Laziness, personal data and technology

We humans are an inherently lazy lot. Especially so when it comes to personal data on social networks. It’s a fact that technology companies understand very well and have taken advantage of for decades, well before Facebook or LinkedIn et al. For companies using massive databases, switching to new database technologies remains inherently expensive. A fact technology companies have leveraged for decades as well. Think Oracle, Microsoft etc.
Regulation and data portability
One key element of consideration by regulators is forcing technology companies, especially those who use personal information as part of their offering (social media tools being prime.) This is part of US Senator Mark Warners proposal for regulation of tech giants like Facebook or Google (although it has some merit, it does risk shutting down free speech to some degree.)
A primary reason people don’t switch from Facebook or LinkedIn, for example, is because those services act in part like an address book. If you use WhatsApp or Instagram, both owned by Facebook, it’s easy to transfer all your contacts over. Good luck trying to bring your BeBee or some other social media app contacts over to Facebook or vice versa.
It takes a lot of time and effort to transfer those contacts and many people don’t want to have multiple social media services that they then have to engage in. We’re just lazy, but also, we make an economic decision in our minds that it doesn’t return value.
Making personal data easy to move
While many of the tech industry’s challenges today can’t be solved with technology, I believe this one certainly could be. And it makes sense. Give consumers control of their data, make it easy to move, free to the consumer and set as a standard, perhaps by the IEEE or W3C that all tech companies that deal with consumer data, like social media apps, comply as a standard.
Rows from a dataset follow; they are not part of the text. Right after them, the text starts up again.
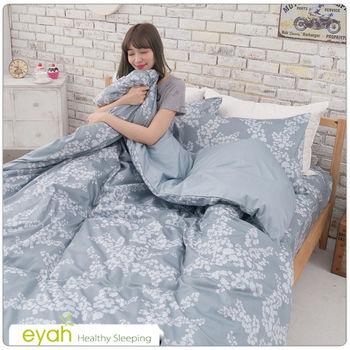 【eyah】單人二件式精梳純棉床包枕套組-LV北歐戀曲-銀灰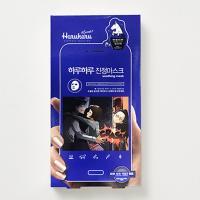 [하루하루] 에피소드1 마유 진정 마스크(5본입)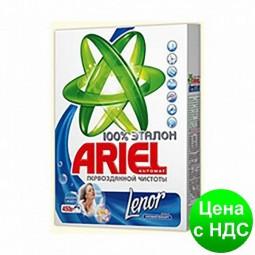 Порошок стиральный авт. ARIEL 450г 2в1 Lenor Effect s.87345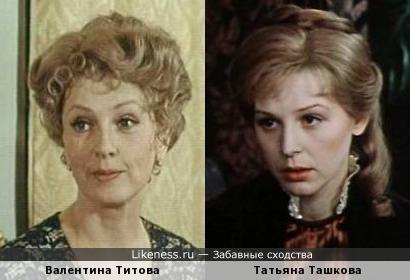 Валентина Титова и Татьяна Ташкова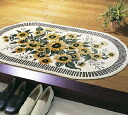 Sunflower pattern large door mat 'ellipse' 02P13Dec13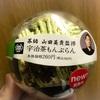 ミニストップ MINISTOP CAFE 茶師 山田英貴監修 宇治茶もんぶらん 食べてみました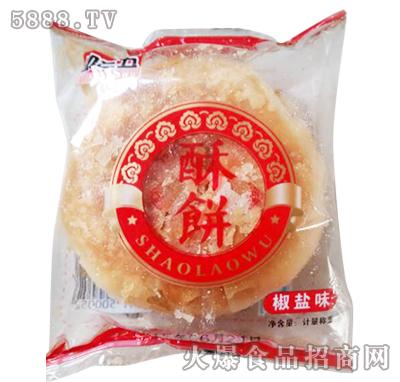 邵老五酥饼椒盐味散装称重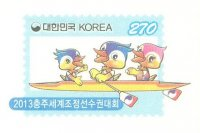 stationary i kor 2013 aug. 23rd wrc chungju aug. 25th sept. 1st detail
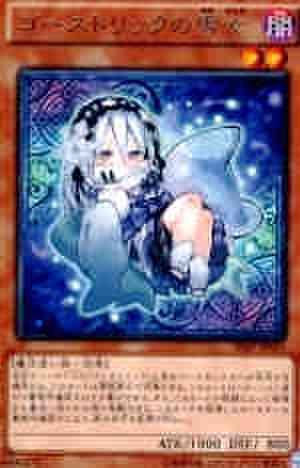 ゴーストリックの雪女 R [SHSP-JP019]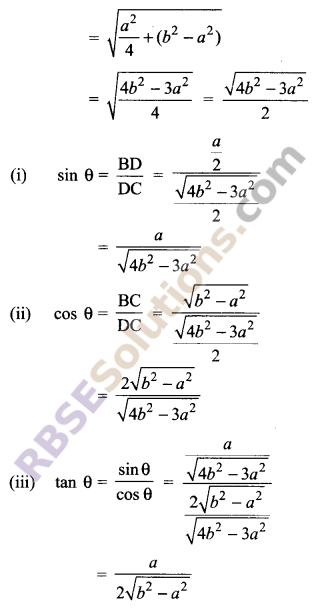 RBSE Solutions for Class 9 Maths Chapter 14 Trigonometric Ratios of Acute Angles Ex 14.1 - 17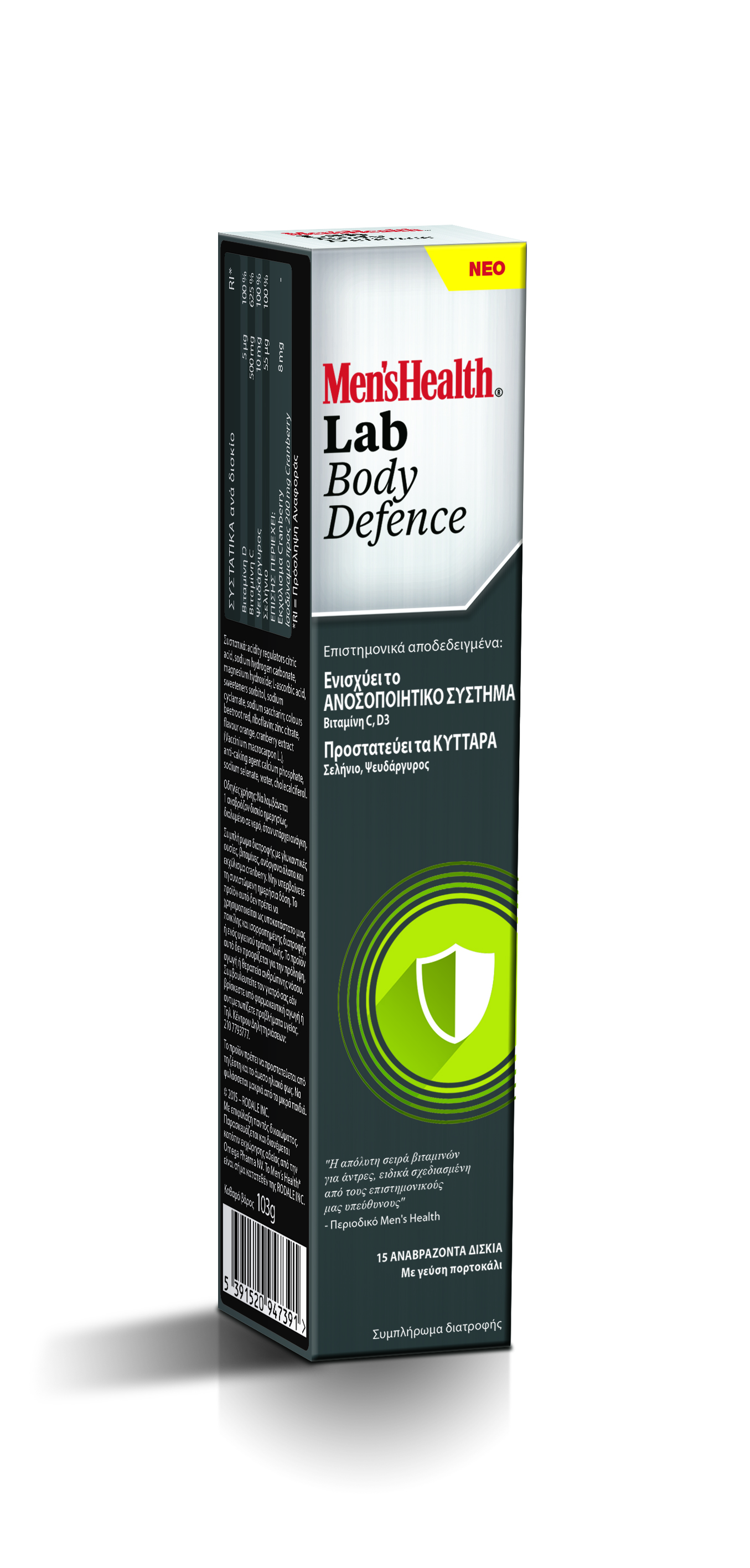 Men's Health Lab Body Defence 15 eff tabs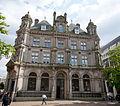 Victoria Square House.jpg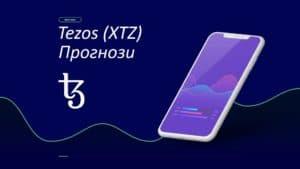 Tezos-XTZ-prognozi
Easy to say, hard to do.
Some are doing it
Blockchain is the first technology platform that comes to mind to make it easy to create such a tool. But others are trying alternatives, such as Tim Berners Lee cool new project called Solid. The concept of Solid is that it creates a sort of “briefcase” or “bag” in which your data is contained, they call it a “pod”. You can determine what gets shared with whom. It’s a great concept, the biggest challenge will be bringing it out of Geek Land and into the mindshare of the common folk to adopt.
Moving forward
Whatever technology is invented to solve this challenge, it must be easy to use for the average consumer. The problem with Solid is that while it’s fairly easy, it’s not easy enough yet. Such a tool should be as simple as registering a Facebook account or a password manager tool. Once that’s solved, it should be about ensuring it works across Windows, macOS, Android and ChromeOS, Linux, Ubuntu and whatever else comes along.
What are your thoughts?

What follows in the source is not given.